A concrete example: suppose you have MongoDB running on an Ubuntu server, and want a cronned script to temporarily stop the process for some regular maintenance task. The way to handle it is:
function finish {
# re-start service
sudo service mongdb start
}
trap finish EXIT
# Stop the mongod instance
sudo service mongdb stop
# (If mongod is configured to fork, e.g. as part of a replica set, you
# may instead need to do "sudo killall --wait /usr/bin/mongod".)
There is another situation where the exit trap is very useful: if your script initiates an expensive resource, needed only while the script is executing, and you want to make certain it releases that resource once it's done. For example, suppose you are working with Amazon Web Services (AWS), and want a script that creates a new image.

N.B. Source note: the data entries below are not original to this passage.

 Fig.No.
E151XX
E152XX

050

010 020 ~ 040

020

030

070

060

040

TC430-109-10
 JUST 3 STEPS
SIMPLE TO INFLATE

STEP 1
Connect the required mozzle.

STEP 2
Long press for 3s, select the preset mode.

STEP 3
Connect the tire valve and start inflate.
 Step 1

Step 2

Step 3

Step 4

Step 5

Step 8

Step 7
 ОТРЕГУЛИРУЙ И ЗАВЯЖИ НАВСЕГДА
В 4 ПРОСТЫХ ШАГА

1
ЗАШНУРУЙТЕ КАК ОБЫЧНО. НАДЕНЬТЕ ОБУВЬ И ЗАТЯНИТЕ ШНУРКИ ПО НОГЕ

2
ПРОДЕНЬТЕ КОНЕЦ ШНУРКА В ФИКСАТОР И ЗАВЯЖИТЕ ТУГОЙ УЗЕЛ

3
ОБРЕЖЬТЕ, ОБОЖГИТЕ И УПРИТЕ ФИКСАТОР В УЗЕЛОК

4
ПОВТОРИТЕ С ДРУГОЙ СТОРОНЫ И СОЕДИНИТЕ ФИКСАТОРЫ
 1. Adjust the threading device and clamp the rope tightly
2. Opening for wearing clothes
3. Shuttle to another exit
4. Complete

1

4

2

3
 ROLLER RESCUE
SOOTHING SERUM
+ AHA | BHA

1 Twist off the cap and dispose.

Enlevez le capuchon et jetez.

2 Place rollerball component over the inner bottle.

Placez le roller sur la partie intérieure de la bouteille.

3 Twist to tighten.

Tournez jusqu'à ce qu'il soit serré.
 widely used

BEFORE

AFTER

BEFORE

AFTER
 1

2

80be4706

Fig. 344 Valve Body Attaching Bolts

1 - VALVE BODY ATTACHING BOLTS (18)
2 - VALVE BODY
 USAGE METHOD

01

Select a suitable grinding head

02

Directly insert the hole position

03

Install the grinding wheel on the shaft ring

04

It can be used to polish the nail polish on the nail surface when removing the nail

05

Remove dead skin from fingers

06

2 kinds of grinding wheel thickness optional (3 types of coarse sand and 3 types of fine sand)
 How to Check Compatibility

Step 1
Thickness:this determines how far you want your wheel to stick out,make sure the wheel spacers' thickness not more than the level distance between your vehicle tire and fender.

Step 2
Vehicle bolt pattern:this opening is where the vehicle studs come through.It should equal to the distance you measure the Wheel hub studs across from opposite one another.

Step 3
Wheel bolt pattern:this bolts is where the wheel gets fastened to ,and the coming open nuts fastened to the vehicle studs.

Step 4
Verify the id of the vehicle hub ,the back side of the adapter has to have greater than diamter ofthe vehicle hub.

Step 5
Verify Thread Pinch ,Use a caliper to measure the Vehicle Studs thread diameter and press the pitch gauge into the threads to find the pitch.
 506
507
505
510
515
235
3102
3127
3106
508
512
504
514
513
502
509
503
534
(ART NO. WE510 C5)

(If you're not familar with this: Servers running on the Amazon cloud are called "instances". Instances are launched from Amazon Machine Images, a.k.a. "AMIs" or "images". AMIs are kind of like a snapshot of a server at a specific moment in time.)
A common pattern for creating custom AMIs looks like:
That last step is really important. If your script fails to terminate the instance, it will keep running and accruing charges to your account. (In the worst case, you won't notice until the end of the month, when your bill is way higher than you expect. Believe me, that's no fun!)
If our AMI-creation is encapsulated in a script, we can set an exit trap to destroy the instance. Let's rely on the EC2 command line tools:
#!/bin/bash
# define the base AMI ID somehow
ami=$1
# Store the temporary instance ID here
instance=''
# While we are at it, let me show you another use for a scratch directory.
scratch=$(mktemp -d -t tmp.XXXXXXXXXX)
function finish {
if [ -n "$instance" ]; then
ec2-terminate-instances "$instance"
fi
rm -rf "$scratch"
}
trap finish EXIT
# This line runs the instance, and stores the program output (which
# shows the instance ID) in a file in the scratch directory.
ec2-run-instances "$ami" > "$scratch/run-instance"
# Now extract the instance ID.
instance=$(grep '^INSTANCE' "$scratch/run-instance" | cut -f 2)
At this point in the script, the instance (EC2 server) is running [2]. You can do whatever you like: install software on the instance, modify its configuration programatically, et cetera, finally creating an image from the final version. The instance will be terminated for you when the script exits - even if some uncaught error causes it to exit early. (Just make sure to block until the image creation process finishes.)
I believe what I've covered in this article only scratches the surface; having used this bash pattern for years, I still find new interesting and fun ways to apply it. You will probably discover your own situations where it will help make your bash scripts more reliable.